Пойми, что человек, уважающий себя, не оправдывается в подобных случаях.
– Перед другими, пожалуй, не захотел бы оправдываться, но передо мною, который так любил его!
– Слышать глупость от тебя было ему оскорбительнее, нежели от кого-нибудь.
– Нет, Ликаонский, напрасно ты воображаешь, будто можешь убедить меня в чем захочешь. – Он сам признался.

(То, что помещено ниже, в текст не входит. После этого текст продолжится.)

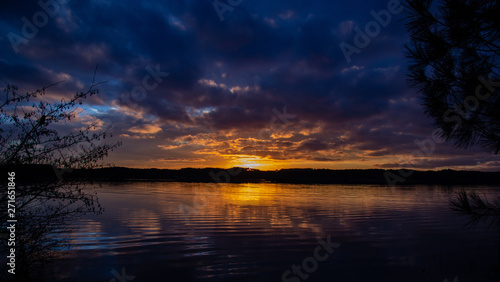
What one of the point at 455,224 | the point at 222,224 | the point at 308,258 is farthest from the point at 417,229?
the point at 222,224

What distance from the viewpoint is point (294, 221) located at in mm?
14531

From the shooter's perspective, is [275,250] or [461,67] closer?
[461,67]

Ликаонский понимал, что сделал ошибку, отпустив ко мне Черкасова одного, и не хотел видеть меня, пока не поправит дела. Целый день ждал случая поймать Антошку и допросить как следует перед товарищами. Поймал только уже под вечер. Конечно, сбил, когда допрашивал один, попросив других слушать, молчать и не вмешиваться. Антошнка признался, что не было речи о кафедре, это лишь его предположение, что Степан Иванович готов хлопотать за меня. Больше нельзя было добиться от Антошки. – Ликаонский взял с собою свидетелей, зазвал письмоводителя Степки в трактир, напоил. – они услышали всю правду. Степка принимал успокоительные капли после того, как я ушел. – Но не мог заниматься делами и отослал письмоводителя. Часа через два Антошка призвал письмоводителя к себе и научил его, как следует рассказывать о моем свидании со Степкою.
Когда свидетели возвратились к товарищам, конечно почти все сознались в том, что были одурачены подлецами. Но добряк Черкасов и тут нашелся: – «Ты, Ликаонский подкупил письмоводителя. Это нехорошо, Ликаонский, унижаться до обмана, хоть бы даже из дружбы. Правда выше всякой дружбы. Левицкий сам признался мне».

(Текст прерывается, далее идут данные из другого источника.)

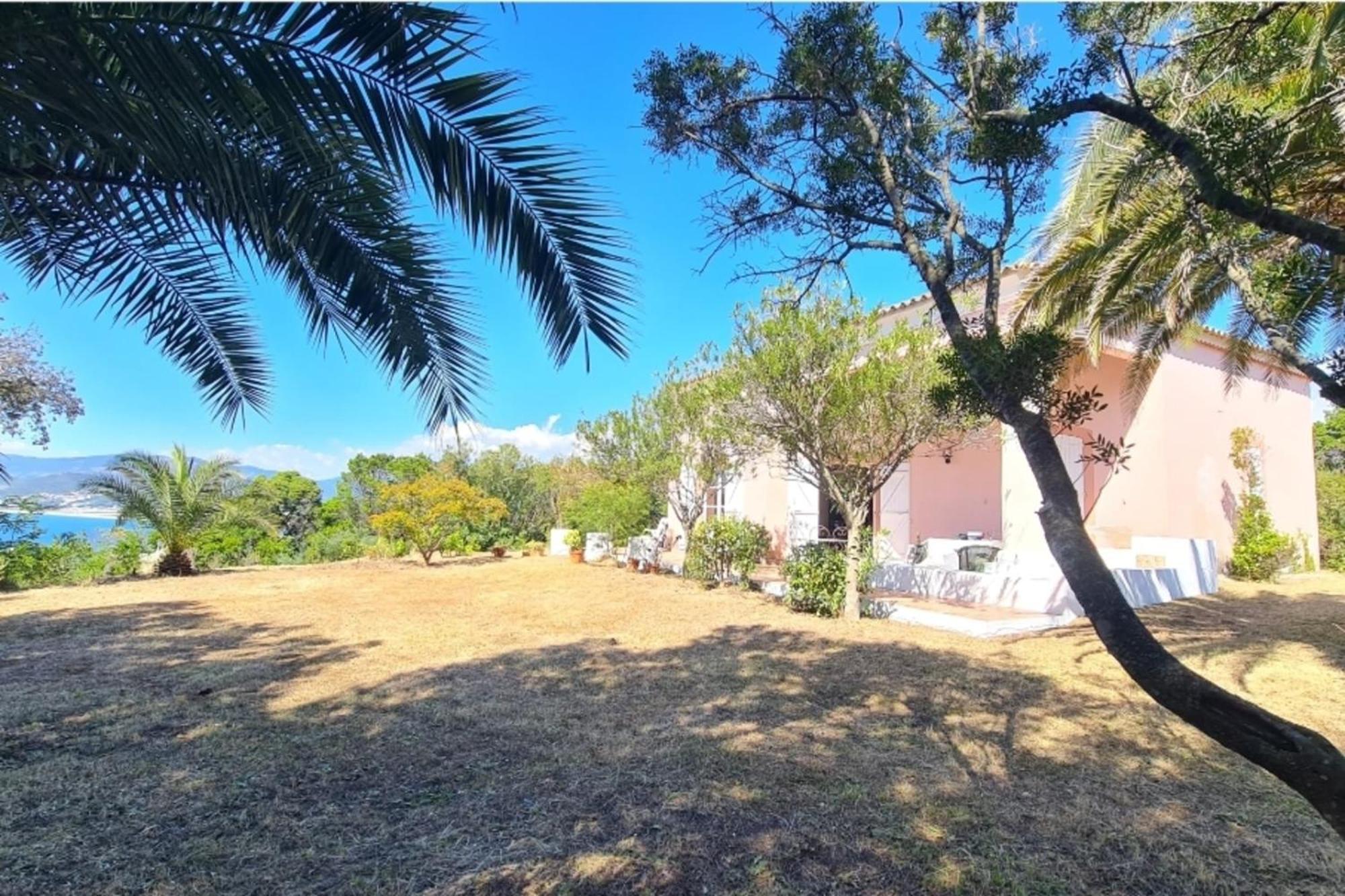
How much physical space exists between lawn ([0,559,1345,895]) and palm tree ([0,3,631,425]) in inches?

– Товарищи раскаялись. Помирись с ними, Левицкий.
– Нет, мой друг. Это бесполезно.
– Ты сердишься на них?
– Перестал сердиться. Но бесполезно возобновлять приятельство с людьми, которые могли хоть на минуту подумать обо мне так дурно. Сердиться на них – слишком много чести для них. И притом, ты знаешь, я флегматик. Но что глупо, то глупо. Пока я не знал, что они не способны думать своим умом, а не чужим, я дорожил их расположением. Теперь не вижу пользы возобновлять разорвавшиеся отношения.
Для чего хорошо иметь много приятелей? Для того, чтобы иметь наготове людей, когда начнутся серьезные дела. Но могут ли эти легковерные и легкомысленные быть агентами в серьезных делах? – Потому надобно даже радоваться, что мы вовремя узнали, каковы они. Это предохранит нас от ошибок, когда придется заниматься делом. Чем дальше от них, тем лучше.

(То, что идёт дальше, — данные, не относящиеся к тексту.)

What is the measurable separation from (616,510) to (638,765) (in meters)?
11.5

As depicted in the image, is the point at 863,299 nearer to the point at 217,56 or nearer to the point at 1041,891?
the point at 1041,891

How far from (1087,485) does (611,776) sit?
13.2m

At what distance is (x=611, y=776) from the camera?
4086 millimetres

Ликаонский согласился, что это правда. – Одного только Черкасова было мне жаль. Правда, он не может играть самостоятельной роли. Но его безграничная преданность убеждениям выкупает неуменье быстро понимать вещи. Он святой человек. – Против этого Ликаонский не спорил. Он убедил меня бросить намерение писать ему. Каждое дружеское мое слово показалось бы ему раскаянием, признанием моей виновности. Он еще тверже убедился бы, что я в самом деле хотел дружиться со Степкою и только всеобщее негодование заставило меня отказаться от подлого замысла. Мне нельзя делать первый шаг. Пусть он сам образумится. Тогда пусть я нежничаю с ним как мне угодно.